为有效识别桥梁健康监测数据的异常,减少误预警、漏预警现象,保障桥梁监测数据的质量和有效性,针对大跨度斜拉桥长期监测数据的缺失、离群和漂移3类异常数据,提出基于时间序列压缩分割的监测数据异常识别算法.该算法将原始监测数据时间序列通过基于序列重要点(Series Importance Point,SIP)的时间序列线性分段(Piecewise Linear Represent,PLR)算法(PLR_SIP)得到数条时间子序列;然后采用欧氏距离进行时间子序列的相似性分析,并基于改进的局部离群因子(Local Outlier Factor,LOF)算法计算每条时间子序列的局部离群因子;最后将其与设定的阈值相比较,从而识别出监测数据的异常.为验证该算法的准确性与工程实用性,对某公路大跨度斜拉桥健康监测数据进行异常识别.结果表明:采用PLR_SIP算法对原始时间序列压缩分割得到的时间子序列能够准确地反映原序列的变化趋势和范围;改进的LOF算法突破了传统LOF算法仅能识别离群值这类无持续时间异常的局限性,能够排除噪声的干扰,实现对离群、缺失和漂移3种异常的识别.该算法无需定义训练集,直接以原始监测数据作为算法的输入,同时能够自适应调整阈值参数,具有良好的可扩展性、实时性、准确性和高效性,适用于处理实时、大量的桥梁健康监测数据.

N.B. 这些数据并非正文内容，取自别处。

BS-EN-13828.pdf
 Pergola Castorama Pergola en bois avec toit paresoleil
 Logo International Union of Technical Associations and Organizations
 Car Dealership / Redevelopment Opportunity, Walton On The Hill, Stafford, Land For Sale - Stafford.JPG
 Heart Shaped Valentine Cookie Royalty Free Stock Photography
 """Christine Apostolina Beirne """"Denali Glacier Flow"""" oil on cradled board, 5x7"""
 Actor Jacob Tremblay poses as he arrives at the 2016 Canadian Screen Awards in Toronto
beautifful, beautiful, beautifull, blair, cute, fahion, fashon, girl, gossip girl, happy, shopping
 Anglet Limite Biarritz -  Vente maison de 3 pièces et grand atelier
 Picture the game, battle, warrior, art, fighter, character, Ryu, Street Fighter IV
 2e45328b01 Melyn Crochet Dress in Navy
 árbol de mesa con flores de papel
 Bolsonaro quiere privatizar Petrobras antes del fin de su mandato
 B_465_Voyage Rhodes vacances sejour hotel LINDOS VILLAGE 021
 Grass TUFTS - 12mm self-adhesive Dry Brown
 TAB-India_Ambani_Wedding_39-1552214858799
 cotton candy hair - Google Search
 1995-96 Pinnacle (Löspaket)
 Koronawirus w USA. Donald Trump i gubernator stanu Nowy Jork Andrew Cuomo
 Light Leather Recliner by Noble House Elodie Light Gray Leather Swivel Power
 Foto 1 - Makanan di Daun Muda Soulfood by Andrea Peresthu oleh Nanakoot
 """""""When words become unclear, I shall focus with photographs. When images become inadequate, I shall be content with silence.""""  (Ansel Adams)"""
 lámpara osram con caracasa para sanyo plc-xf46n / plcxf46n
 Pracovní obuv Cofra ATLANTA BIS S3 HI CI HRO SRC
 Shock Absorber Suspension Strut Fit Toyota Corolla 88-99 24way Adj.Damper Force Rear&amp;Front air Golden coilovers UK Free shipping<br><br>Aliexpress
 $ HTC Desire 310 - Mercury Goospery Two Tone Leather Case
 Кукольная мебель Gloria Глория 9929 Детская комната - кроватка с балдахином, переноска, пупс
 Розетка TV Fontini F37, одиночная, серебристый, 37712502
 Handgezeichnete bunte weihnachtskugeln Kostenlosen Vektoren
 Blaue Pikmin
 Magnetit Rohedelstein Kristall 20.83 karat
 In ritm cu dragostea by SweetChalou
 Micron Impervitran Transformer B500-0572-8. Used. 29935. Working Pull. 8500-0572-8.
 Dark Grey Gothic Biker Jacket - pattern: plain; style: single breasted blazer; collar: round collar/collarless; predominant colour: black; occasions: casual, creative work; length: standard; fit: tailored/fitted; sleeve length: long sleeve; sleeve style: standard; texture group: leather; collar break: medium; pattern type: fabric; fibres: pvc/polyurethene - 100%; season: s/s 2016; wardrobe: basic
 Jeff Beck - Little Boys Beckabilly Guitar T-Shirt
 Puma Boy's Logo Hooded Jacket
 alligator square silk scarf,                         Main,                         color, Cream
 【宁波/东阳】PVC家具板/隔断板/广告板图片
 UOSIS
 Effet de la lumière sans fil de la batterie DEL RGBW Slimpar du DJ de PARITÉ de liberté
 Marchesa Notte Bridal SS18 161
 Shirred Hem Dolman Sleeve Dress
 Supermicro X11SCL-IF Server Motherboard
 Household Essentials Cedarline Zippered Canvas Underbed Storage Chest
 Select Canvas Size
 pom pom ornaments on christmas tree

Research on Monitoring Data Anomaly Recognition Algorithm Based on Time Series Compression and Segmentation
To effectively identify anomalies in bridge monitoring data and reduce the occurrence of false and missed alarms,and ensure the quality and effectiveness of bridge monitoring data as well,a monitoring data anomaly recognition algorithm based on time series compression and segmentation is proposed,counting on the anomalies(missing,outlier,and drifting)in the long-term monitoring data of long-span cable-stayed bridges.In this algorithm,the original monitoring data time series is segmented into multiple shorter time series using the piecewise linear regression with spectral information preservation algorithm based on important points(PLR_SIP).Then,the similarity analysis of time series is performed using Euclidean distance,and the local outlier factor(LOF)algorithm is used to calculate the local outlier factor of each time series.Finally,the anomalies in the monitoring data are identified by comparing them with the set thresholds.The proposed algorithm has been applied to detect anomalies in the health monitoring data of an existing long-span highway bridge for verification.It is shown that the time sub-series can accurately reflect the trend and range of original series by using PLR_SIP algorithm to compress and segment the original time series.The improved LOF algorithm breaks through the limitations of the traditional LOF algorithm which can only recognize outliers without duration.It can eliminate the interference of noise and realize the recognition of outliers,missing data and data drifting.The algorithm directly takes the original monitoring data as the input of the algorithm,with no need of defining the training sets,and can adaptively adjust the threshold parameters.With sound scalability,real-time performance,accuracy,and efficiency,the algorithm is capable of processing real-time and mass bridge health monitoring data.